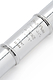 Pearl F665E-HC Quantz Forza - Flute : Image 3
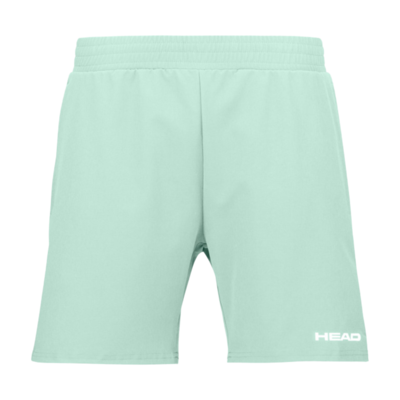 Head Mens Power Shorts - Pastel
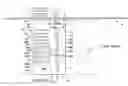 Fig. 01 - Elevator-based tool loading and buffering system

• _EXERCISE_: Since the pictures are not wanted, repeat only the rest of the material, exactly as given.

• _TASK SOLUTION_:
 Pearl F665E-HC Quantz Forza - Flute : Image 3
 Head Mens Power Shorts - Pastel
 Fig. 01 - Elevator-based tool loading and buffering system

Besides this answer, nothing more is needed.